Work to do
Please collect every line of the entries below that contains the string "rect". Case matters.
***** Input rows
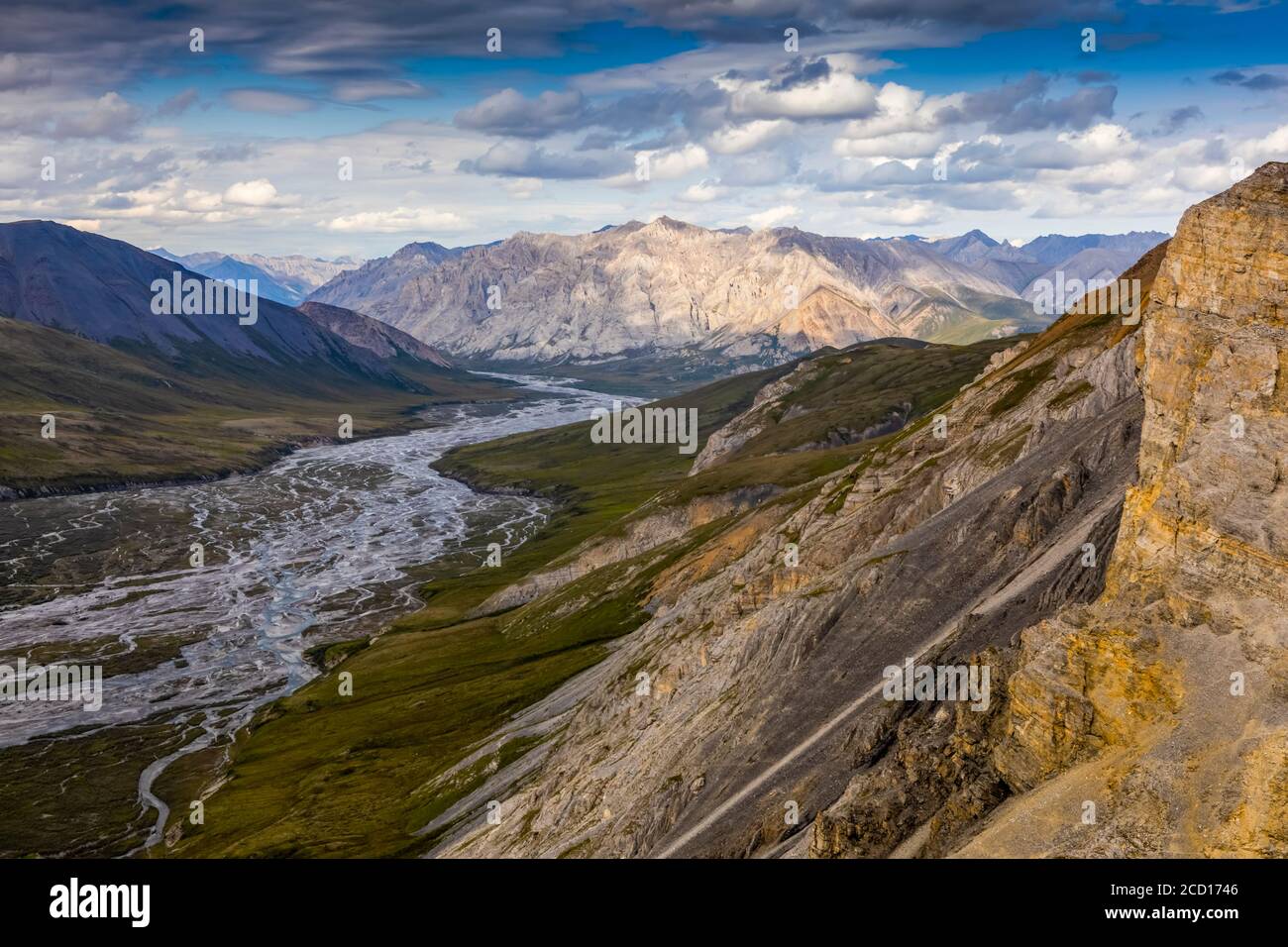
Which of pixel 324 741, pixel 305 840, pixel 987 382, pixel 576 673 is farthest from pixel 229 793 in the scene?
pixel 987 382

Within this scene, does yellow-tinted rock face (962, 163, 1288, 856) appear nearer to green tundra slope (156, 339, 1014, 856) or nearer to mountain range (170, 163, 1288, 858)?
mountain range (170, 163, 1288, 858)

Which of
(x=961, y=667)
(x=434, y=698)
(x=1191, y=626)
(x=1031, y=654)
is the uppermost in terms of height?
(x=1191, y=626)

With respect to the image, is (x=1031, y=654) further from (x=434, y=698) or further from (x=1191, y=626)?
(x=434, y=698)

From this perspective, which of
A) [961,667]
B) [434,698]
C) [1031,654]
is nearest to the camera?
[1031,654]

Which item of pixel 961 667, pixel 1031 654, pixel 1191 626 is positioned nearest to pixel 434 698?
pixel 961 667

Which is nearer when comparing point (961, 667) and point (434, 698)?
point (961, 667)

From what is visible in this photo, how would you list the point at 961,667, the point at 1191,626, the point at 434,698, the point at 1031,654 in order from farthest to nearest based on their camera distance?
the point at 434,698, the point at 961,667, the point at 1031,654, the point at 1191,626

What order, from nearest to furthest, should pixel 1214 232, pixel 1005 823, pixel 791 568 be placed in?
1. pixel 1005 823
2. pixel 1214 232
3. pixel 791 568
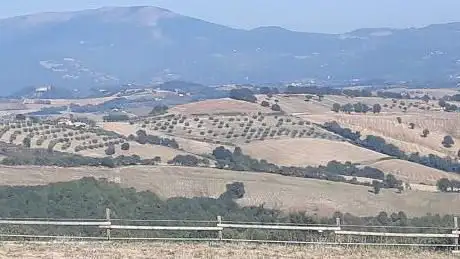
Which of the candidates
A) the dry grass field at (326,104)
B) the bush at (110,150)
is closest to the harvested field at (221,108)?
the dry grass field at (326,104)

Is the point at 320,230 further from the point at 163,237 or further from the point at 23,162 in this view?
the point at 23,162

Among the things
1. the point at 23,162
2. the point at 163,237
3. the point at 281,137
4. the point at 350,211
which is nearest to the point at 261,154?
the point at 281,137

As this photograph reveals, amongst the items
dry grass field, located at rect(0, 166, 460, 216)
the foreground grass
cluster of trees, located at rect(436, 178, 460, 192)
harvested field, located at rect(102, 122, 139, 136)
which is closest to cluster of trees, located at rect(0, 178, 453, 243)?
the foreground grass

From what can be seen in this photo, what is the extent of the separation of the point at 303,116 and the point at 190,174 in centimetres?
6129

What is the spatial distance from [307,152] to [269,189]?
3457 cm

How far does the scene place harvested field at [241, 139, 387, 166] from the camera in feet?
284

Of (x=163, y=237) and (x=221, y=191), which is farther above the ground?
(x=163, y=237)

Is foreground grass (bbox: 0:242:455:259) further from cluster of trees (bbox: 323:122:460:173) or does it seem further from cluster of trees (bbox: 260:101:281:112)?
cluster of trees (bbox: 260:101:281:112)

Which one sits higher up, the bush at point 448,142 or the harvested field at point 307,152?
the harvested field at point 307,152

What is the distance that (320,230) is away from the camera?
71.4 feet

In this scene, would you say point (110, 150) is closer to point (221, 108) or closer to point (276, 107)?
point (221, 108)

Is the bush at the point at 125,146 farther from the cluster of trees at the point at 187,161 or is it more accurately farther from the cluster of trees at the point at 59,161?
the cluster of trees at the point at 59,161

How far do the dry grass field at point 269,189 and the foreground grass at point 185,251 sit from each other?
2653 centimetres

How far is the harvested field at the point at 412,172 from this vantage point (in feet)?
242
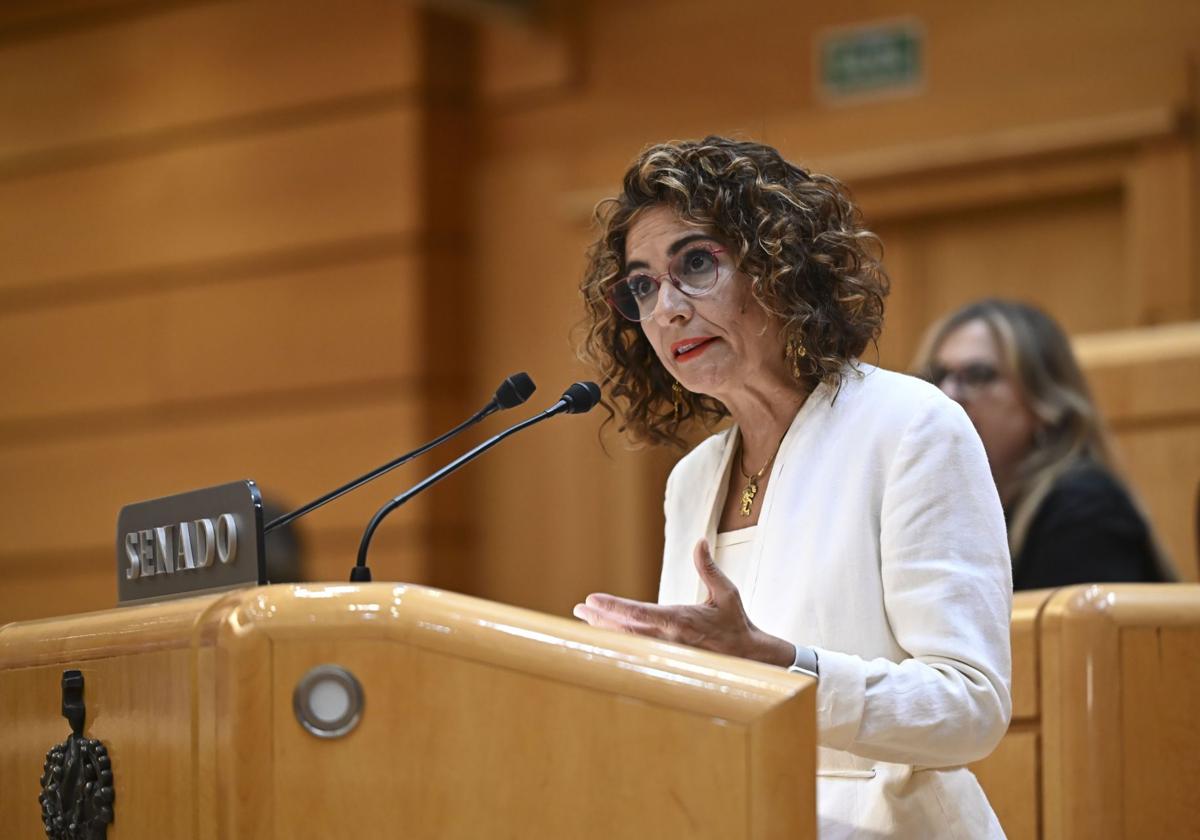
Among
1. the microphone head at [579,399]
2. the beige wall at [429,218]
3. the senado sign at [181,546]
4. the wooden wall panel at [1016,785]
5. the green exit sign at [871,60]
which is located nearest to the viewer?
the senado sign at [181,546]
**********
***** Input rows
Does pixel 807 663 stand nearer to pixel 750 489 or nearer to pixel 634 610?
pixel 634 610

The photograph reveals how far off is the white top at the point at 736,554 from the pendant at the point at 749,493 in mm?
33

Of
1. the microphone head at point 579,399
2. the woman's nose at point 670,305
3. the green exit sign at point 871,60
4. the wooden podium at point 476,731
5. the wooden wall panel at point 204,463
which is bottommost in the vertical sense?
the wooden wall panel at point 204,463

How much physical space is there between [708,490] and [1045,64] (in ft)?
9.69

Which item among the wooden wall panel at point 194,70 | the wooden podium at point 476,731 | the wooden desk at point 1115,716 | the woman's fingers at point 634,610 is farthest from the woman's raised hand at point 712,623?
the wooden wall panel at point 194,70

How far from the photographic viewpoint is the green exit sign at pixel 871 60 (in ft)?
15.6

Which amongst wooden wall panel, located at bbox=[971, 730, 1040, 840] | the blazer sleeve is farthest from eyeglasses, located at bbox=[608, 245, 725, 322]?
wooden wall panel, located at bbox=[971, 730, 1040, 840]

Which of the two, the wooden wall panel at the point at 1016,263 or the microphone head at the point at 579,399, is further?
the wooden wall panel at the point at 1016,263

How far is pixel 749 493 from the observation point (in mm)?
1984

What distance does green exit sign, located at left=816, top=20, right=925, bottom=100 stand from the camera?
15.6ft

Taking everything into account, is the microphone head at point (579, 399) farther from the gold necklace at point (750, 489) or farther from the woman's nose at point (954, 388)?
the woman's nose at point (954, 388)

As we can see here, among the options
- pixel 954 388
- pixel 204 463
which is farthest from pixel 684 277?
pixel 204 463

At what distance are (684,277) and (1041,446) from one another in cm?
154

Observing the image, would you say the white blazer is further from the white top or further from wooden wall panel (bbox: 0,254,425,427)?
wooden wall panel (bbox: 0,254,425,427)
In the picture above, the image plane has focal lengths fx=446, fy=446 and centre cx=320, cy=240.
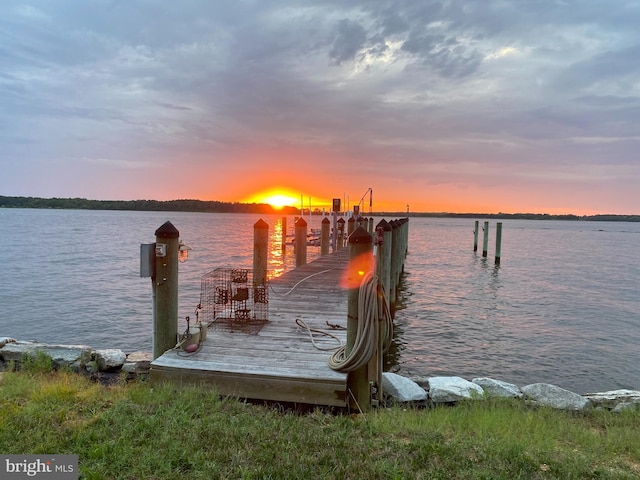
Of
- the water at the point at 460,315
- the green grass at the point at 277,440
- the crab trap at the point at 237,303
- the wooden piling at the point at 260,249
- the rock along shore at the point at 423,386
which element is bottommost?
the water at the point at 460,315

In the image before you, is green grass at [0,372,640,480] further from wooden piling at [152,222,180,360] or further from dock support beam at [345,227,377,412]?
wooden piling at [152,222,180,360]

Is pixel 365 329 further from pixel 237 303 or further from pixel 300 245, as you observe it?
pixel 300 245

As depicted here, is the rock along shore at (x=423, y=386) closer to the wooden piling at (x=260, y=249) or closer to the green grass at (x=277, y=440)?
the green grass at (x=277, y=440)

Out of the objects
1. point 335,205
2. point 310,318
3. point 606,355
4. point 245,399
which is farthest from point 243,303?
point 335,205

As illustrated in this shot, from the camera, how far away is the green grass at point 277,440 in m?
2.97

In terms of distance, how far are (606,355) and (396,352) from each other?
**********
***** Input rows
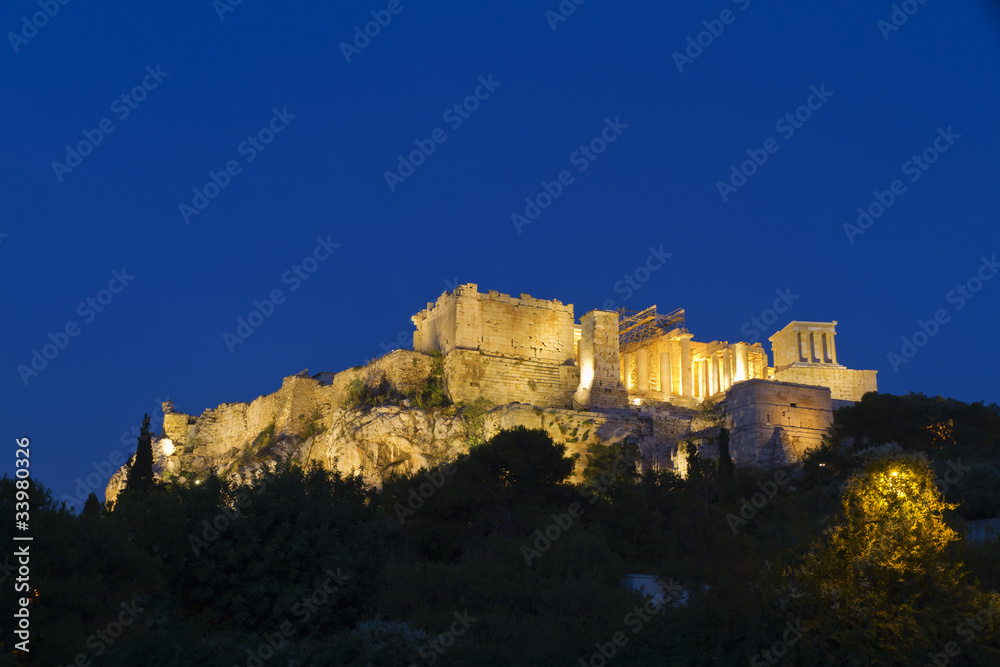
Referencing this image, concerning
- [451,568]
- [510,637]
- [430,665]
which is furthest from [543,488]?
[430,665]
**********
Answer to the task
dry grass field, located at rect(0, 166, 460, 216)
cluster of trees, located at rect(436, 178, 460, 192)
harvested field, located at rect(102, 122, 139, 136)
which is closest to cluster of trees, located at rect(0, 178, 453, 243)?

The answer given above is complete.